* **Excerpted text**:

By Dr. Joan C. Hendricks

This has been a transformational year for the racing industry and for the University of Pennsylvania School of Veterinary Medicine's New Bolton Center campus.

The superb performance of Barbaro in the Kentucky Derby Presented by Yum! Brands (gr. I) won hearts and lifted hopes. The eyes of a hero-hungry world were on him when he broke down in the Preakness (gr. I) and continue to focus on him throughout his long, complicated recovery. If anything, he has gained fans -- certainly ardent animal-loving fans -- as time goes on.

Surely none of us in the industry or at Penn Vet could have anticipated the breadth and endurance of the public's interest in this horse's story. The wide public interest, far beyond the "horse world" or veterinary medicine, has put a public spotlight on the industry and the veterinary profession.

As dean of Penn Vet, I want to use this opportunity to convey three thank-yous and pose a question.

First, I thank the members of the veterinary industry for their steadfast willingness to educate the public by being available to respond to the media's probing questions. The industry has shown a public face of honesty, flexibility, and hope. We veterinarians are heartily grateful for the expressions of confidence in the care we provide and are proud of our profession's role in improving the racing industry.

Second, we are grateful to the media for working tirelessly to convey information about Barbaro, veterinary medicine, New Bolton Center, and equine health and disease to a curious and intensely emotional public. It has been a pleasure to work with such knowledgeable partners in feeding the world's insatiable appetite for information on Barbaro, and on horses and horse racing generally.

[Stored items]
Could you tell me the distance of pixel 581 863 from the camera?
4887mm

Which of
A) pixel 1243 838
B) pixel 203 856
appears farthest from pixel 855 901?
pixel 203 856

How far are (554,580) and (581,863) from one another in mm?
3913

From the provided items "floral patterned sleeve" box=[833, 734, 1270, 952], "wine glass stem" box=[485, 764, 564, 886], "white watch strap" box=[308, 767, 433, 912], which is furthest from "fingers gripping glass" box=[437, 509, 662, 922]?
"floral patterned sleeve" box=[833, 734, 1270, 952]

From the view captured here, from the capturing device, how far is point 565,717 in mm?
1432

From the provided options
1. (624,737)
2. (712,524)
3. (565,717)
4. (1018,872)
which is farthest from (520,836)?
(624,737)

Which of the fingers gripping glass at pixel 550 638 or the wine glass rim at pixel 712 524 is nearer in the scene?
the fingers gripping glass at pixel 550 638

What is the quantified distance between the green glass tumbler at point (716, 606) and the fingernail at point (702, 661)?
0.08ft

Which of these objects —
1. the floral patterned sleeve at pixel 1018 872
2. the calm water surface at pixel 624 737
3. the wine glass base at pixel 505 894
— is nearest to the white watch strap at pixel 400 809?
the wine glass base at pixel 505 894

* **Study questions**:
[a] From the Barbaro piece, return the passage starting with "This has been" and going on through "time goes on.", copied word for word.
[b] Answer these questions using the Barbaro piece:
(i) In which race did Barbaro break down?
(ii) What three qualities make up the public face the industry has shown?
(iii) How many thank-yous does the dean set out to convey?

* **Responses in order**:
[a]
This has been a transformational year for the racing industry and for the University of Pennsylvania School of Veterinary Medicine's New Bolton Center campus.

The superb performance of Barbaro in the Kentucky Derby Presented by Yum! Brands (gr. I) won hearts and lifted hopes. The eyes of a hero-hungry world were on him when he broke down in the Preakness (gr. I) and continue to focus on him throughout his long, complicated recovery. If anything, he has gained fans -- certainly ardent animal-loving fans -- as time goes on.

[b]
(i) The Preakness (gr. I)
(ii) Honesty, flexibility, and hope
(iii) Three